天栄村のシンボル風力発電所撤去へ

約20年間稼働した風力発電所

 天栄村を代表する景観としても長年親しまれてきた湯本地区の風力発電所は間もなく耐用年数を迎え、村は発電所を今年度中に企業に引き渡す方向で調整を進めている。
 天栄村の風力発電所は村営スキー場(現在のスキーリゾート天栄)をグレードアップするため平成6年に事業構想を立ち上げた。尾根筋付近の強い風で発電し、電気をスキー場で利用することで電気供給とシンボル効果を狙った。

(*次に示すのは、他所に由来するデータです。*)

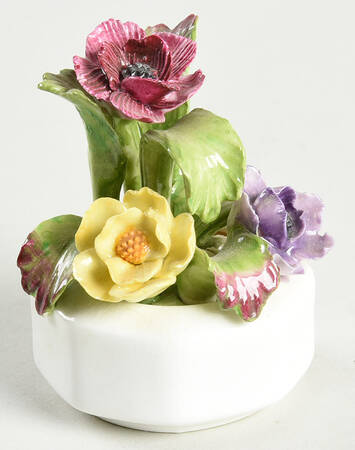 Floral Figurine Flowers In Octagon Pot - No Box
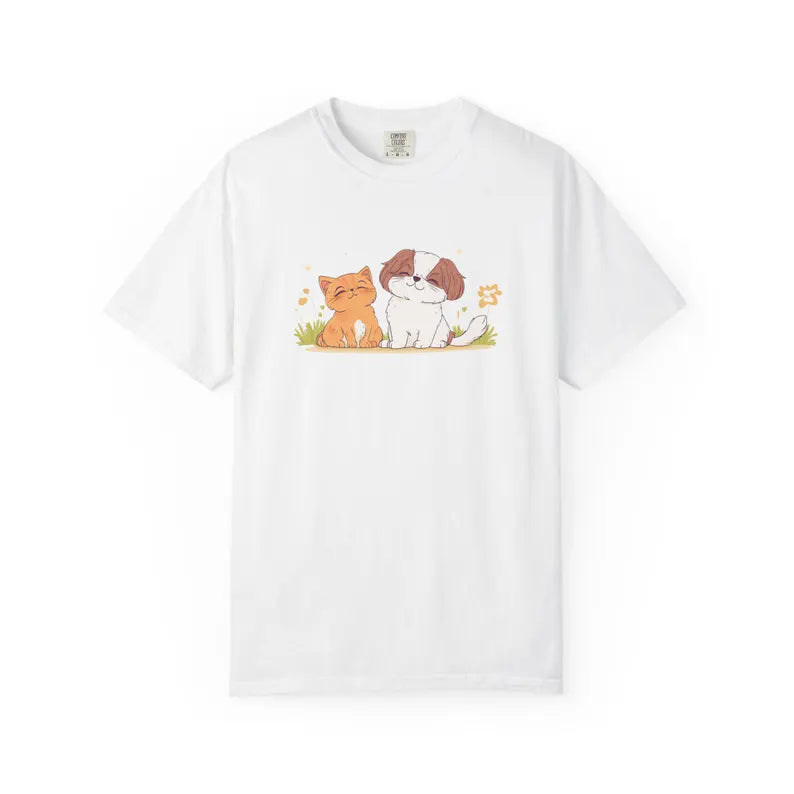 Cute Pet Lovers Unisex T-Shirt, Cat and Dog Graphic Tee, Animal Lovers Gift, Casual Wear, Birthday Gift, Everyday Style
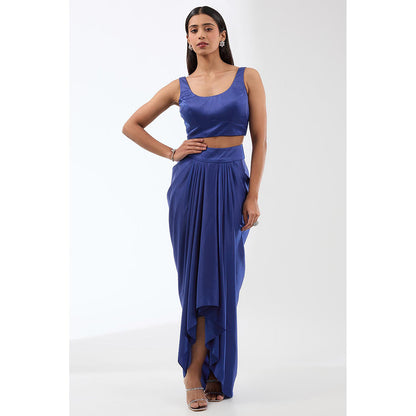 Anjali Kanwar Blue Embellished/Sequined Cape with Bustier and Skirt (Set of 3)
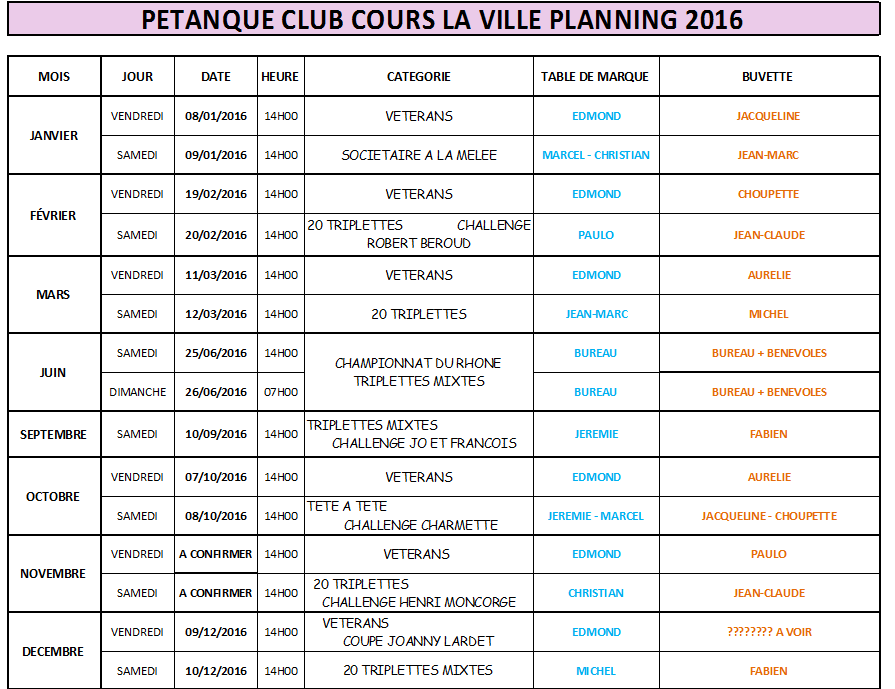 Planning organisation concours 2016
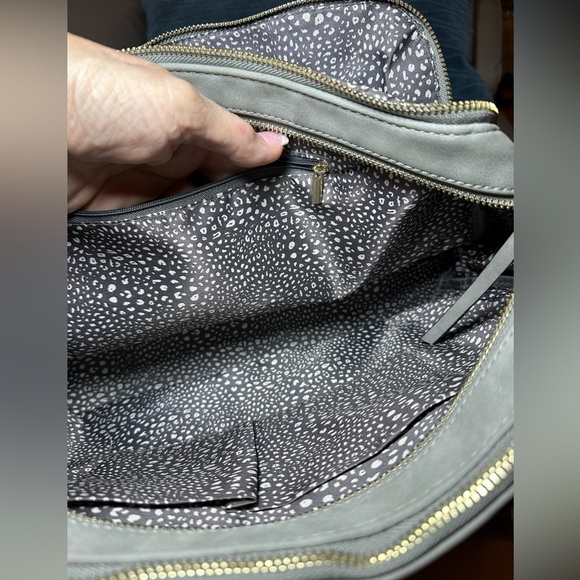 Gray Marbled Faux Leather Satchel with 8 Compartments - Gold Hardware - EUC - Picture 10 of 10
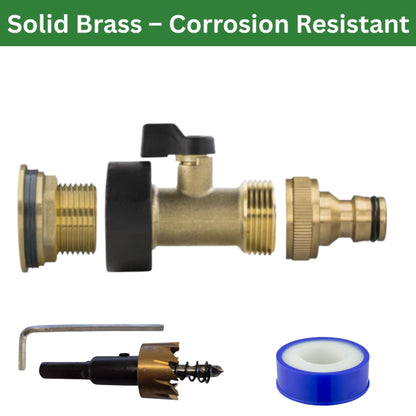 Water Butt Brass Kit 3/4" BSP to 1/2" – Heavy-Duty Brass Tank Connector with Tap Options & Drill Bit for Rainwater Harvesting & IBC Containers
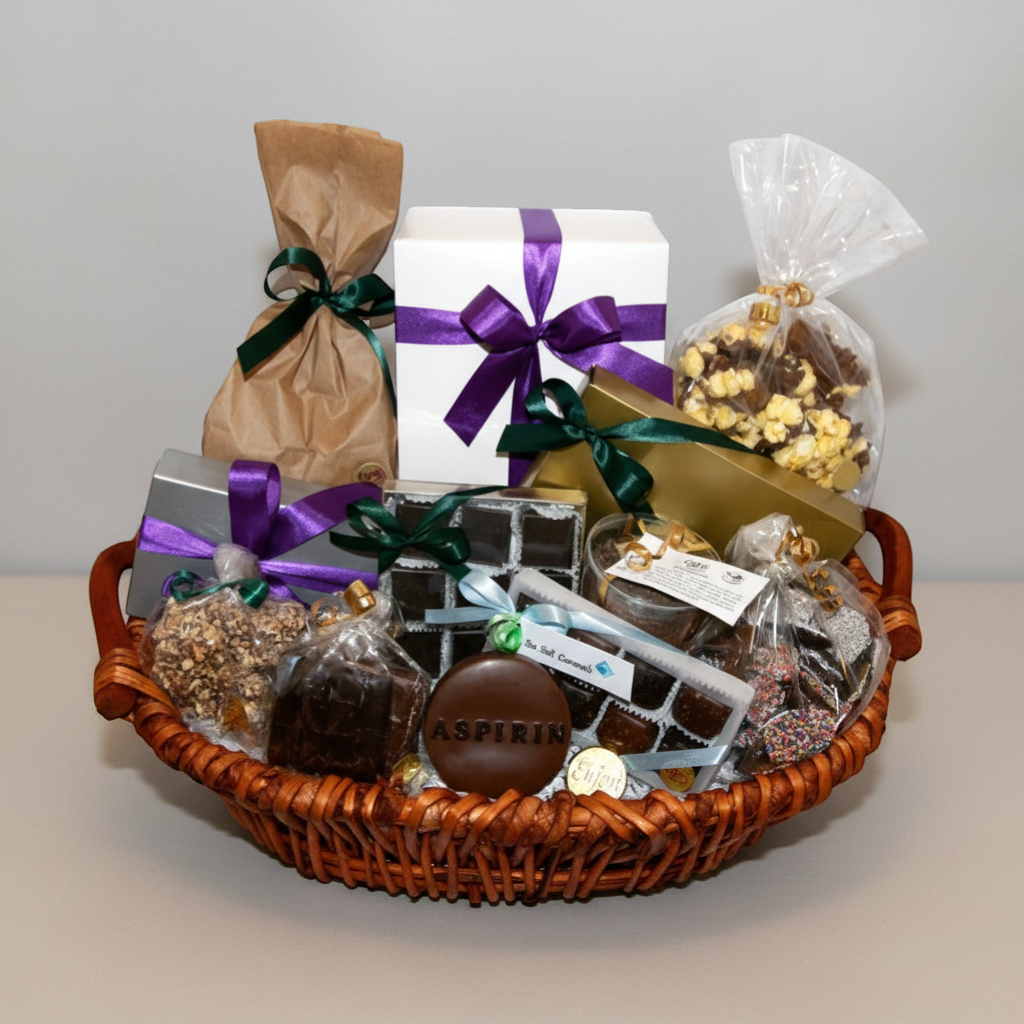 Enjou Chocolat Get Well Basket filled with assorted chocolates, sea salt caramels, chocolate pretzels, and chocolate aspirin.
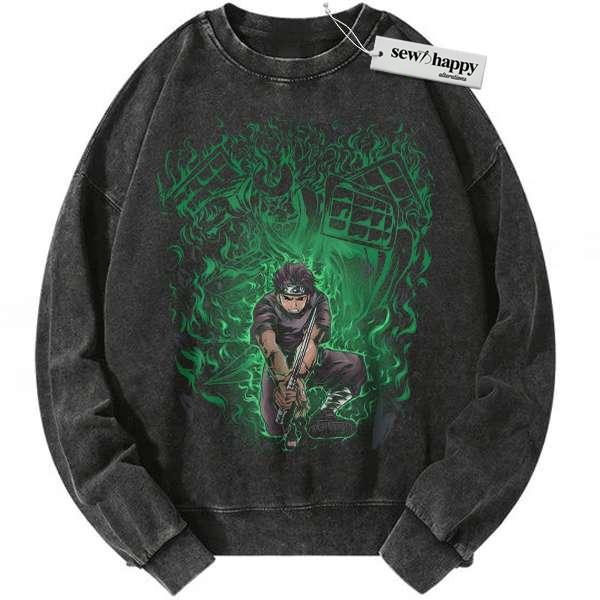 Wash Sweatshirt Shisui Uchiha Sweatshirt, Naruto Sweatshirt, Anime Sweatshirt, Vintage Sweatshirt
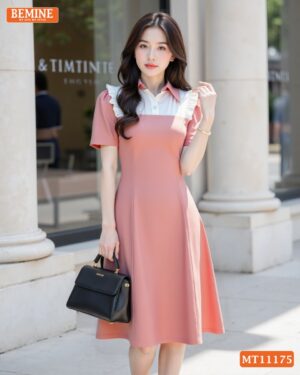Đầm thiết kế BEMINE cổ sơ mi phối bèo MT11175 hình ảnh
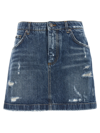 Dolce & Gabbana Distressed Denim Miniskirt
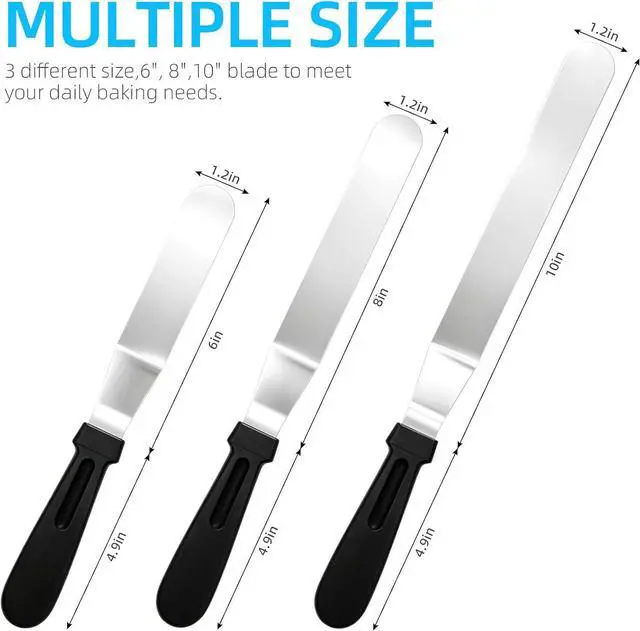 Alt view image 2 of 7 - 3 PCS Icing Spatulas (6",8",10") Stainless Steel Cake Decorating Spatulas Set with Black Plastic Handle for Home,Kitchen or Bakery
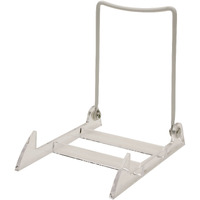 Gibson Holders 12-Pack 3Pl Large Display Stand For Plates, Platters, China, Kitchenware, Home Decor, Artwork & More - Clear Base/White Wire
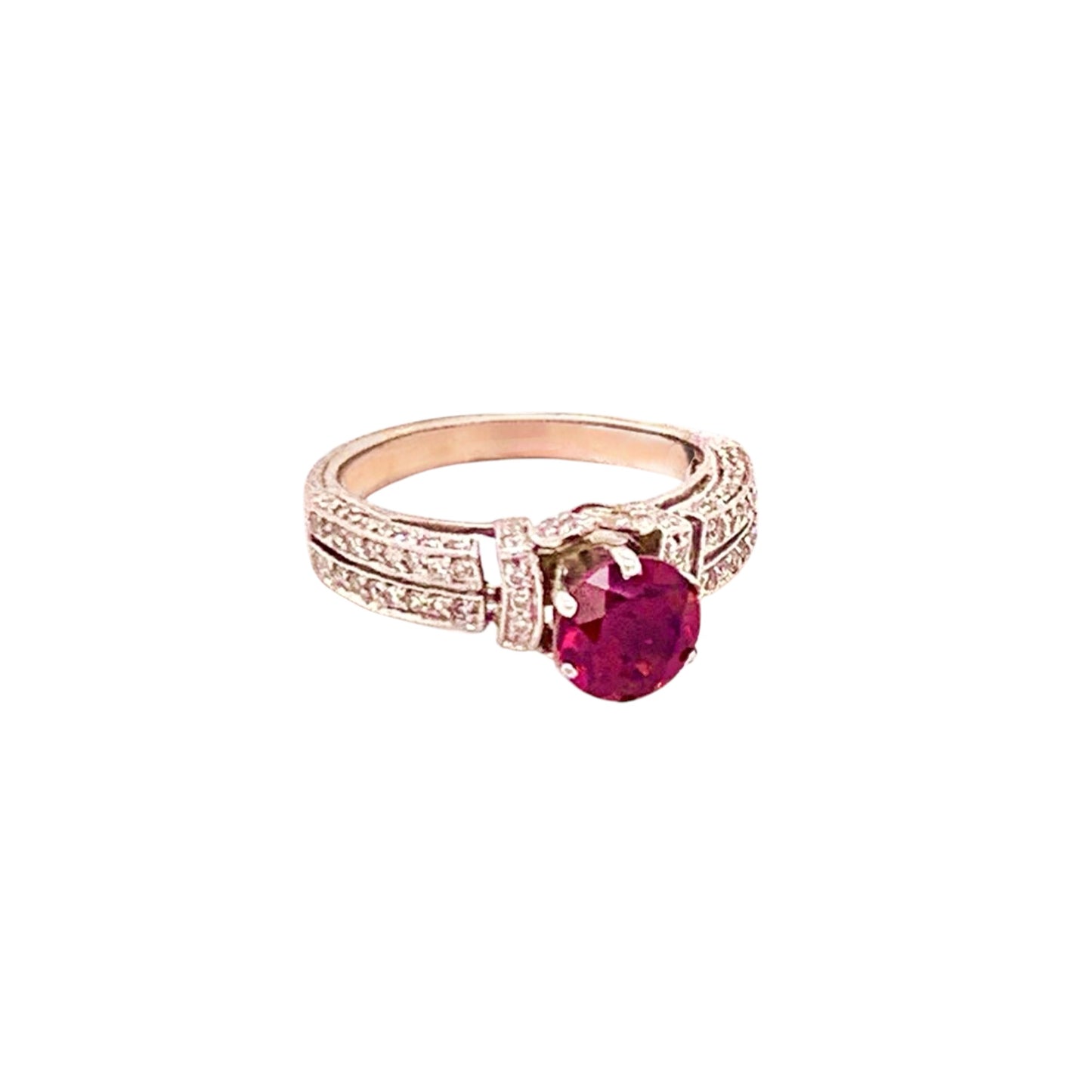 Diamond Tourmaline Rubellite Ring 4.5 14k Gold 1.38 TCW Women Certified $1,950 910744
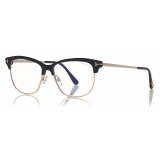Tom Ford - Blue Block Browline Opticals Glasses - Square Optical Glasses - Black - FT5546-B - Tom Ford Eyewear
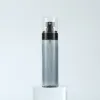 ボトル10pcs 30/60/80/100/120ml空の透明な黒いプラスチックプレスファインミストディスカースプレーボトルトナー小さな散水補充可能なボトル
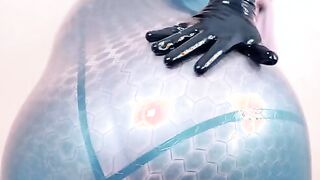 Curvy Temptress in Shiny Latex Catsuit Teases with Her Alluring Assets - Must Watch!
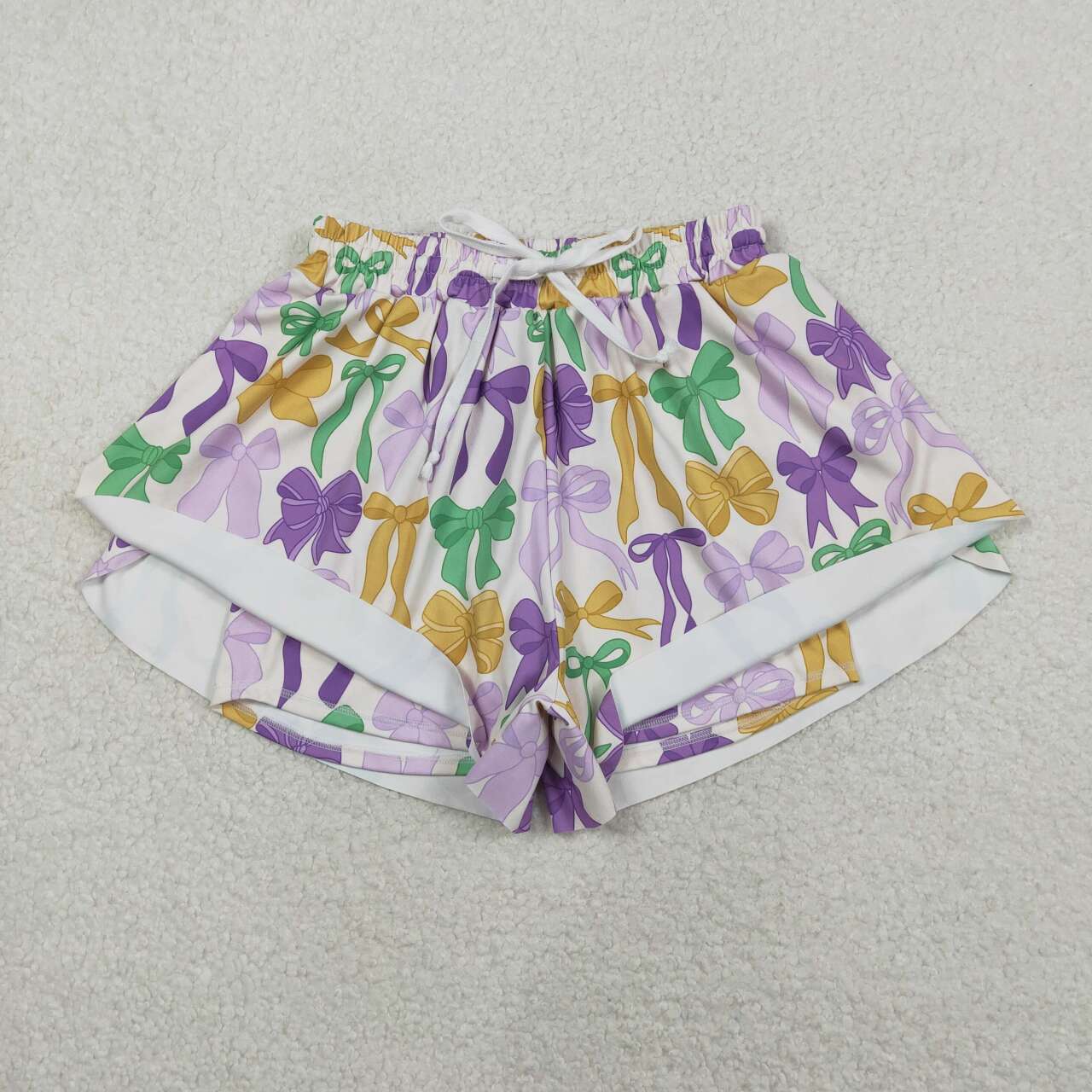 Adult women mardi gras bow yoga shorts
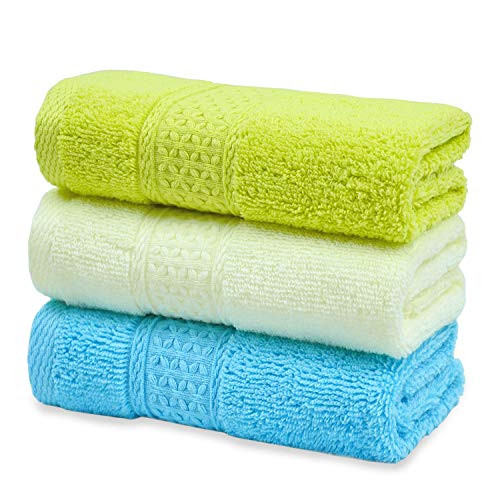 Cleanbear 100% Cotton Washcloths, Highly Absorbent Bath Washcloth, 3-Pack 13 x 13 Inches (Multi-Color)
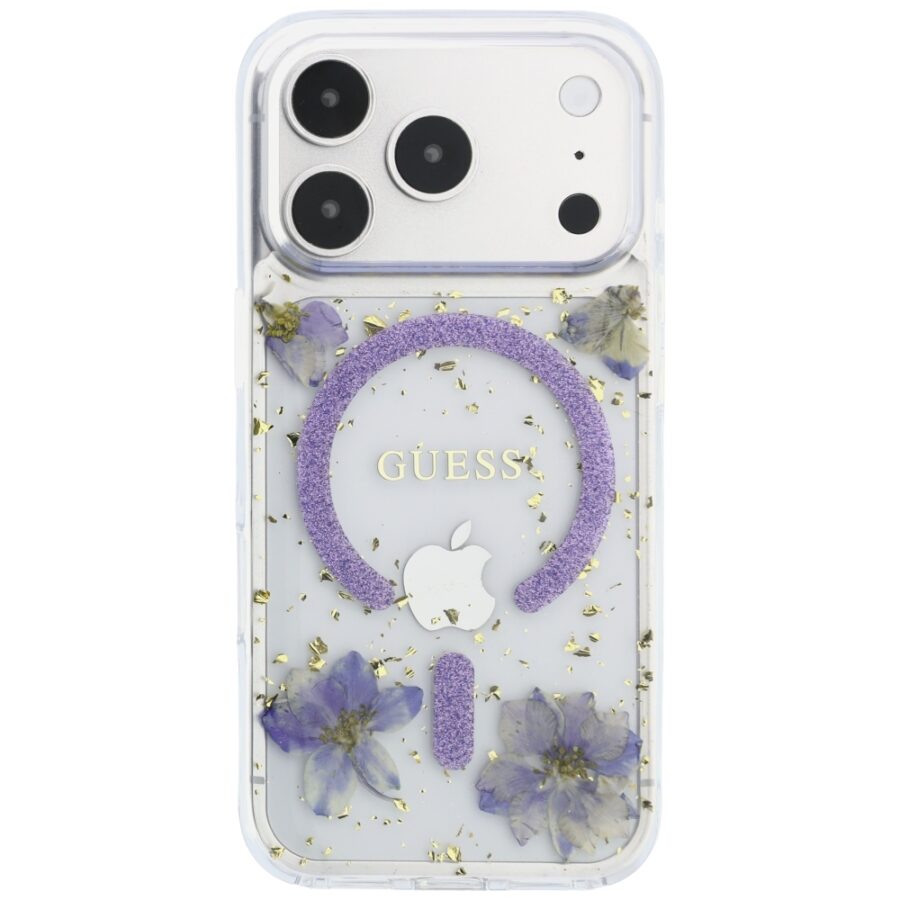 Etui Guess Resin Flowers Glitter MagSafe do iPhone 18 Pro / 17 Pro fioletowy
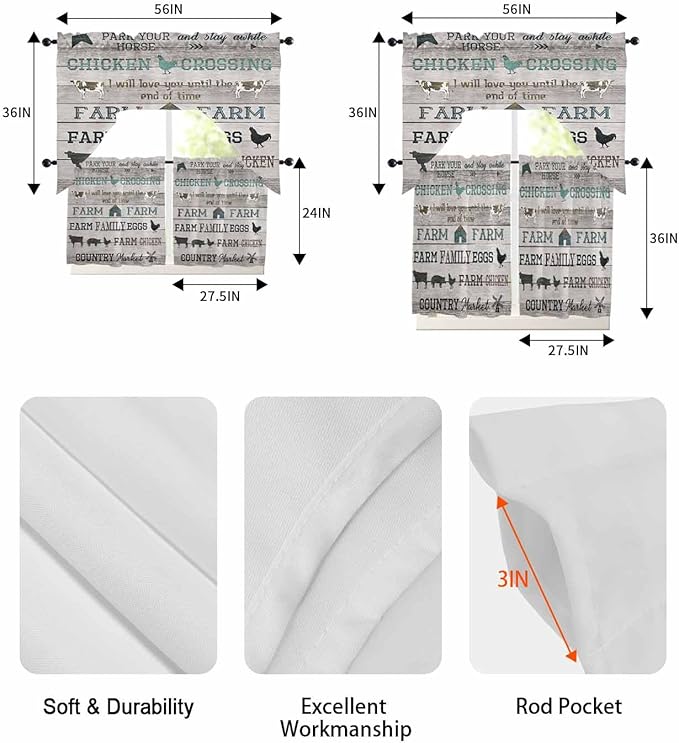 Farmhouse Swag Kitchen Curtains Valance and Tier Set, Rod Pocket Short Curtain - Image 6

 接続や経費の問題からスキー場での利用は見送り、東北電力の送電線に接続し全量を売電する形で、内陸山岳部に導入された国内初の風力発電所として平成12年12月14日から供用を開始した。
 風車は750㌔㍗の4基で総出力は3000㌔㍗。2001年から2016年の年間平均発電量は491万㌔㍗で設備利用率は18・7%だった。
 建設費用は総額10億274万円で、新エネルギー・産業技術総合開発機構の補助金を活用し、村は4億6925万円の負担で建設した。
 平成20年に風車への落雷で発電量が低下するなどあったが、売電単価が25年から引き上げられたことなどから、事業としては概ね黒字が続いている。
 地方自治体が再生可能エネルギーの発電施設を所有し、売電収入を村の予算に当てるなどの先進的な取り組みは各分野の注目を集めてきた。発電所の耐用年数は20年間で、村はこれまで耐用年数後の運用について検討を進めてきた。
 撤去費用に2億円程度を想定し、事業費の歳入から基金を積み立ててきた。同基金は撤去目的に限らず他の用途にも運用できる。
 耐用年数を超えるため今後のメンテナンスや補修、維持費などが上がることが予想され、また新たな建設も難しいことなどから、村の負担が少ない企業への引き渡しが検討された。
 村は引き渡し企業との調整を進め、今年2月に協定を結んだ。発電所は無償で譲渡し風車は撤去される見込みで、撤去費用は引き渡し企業が負担する。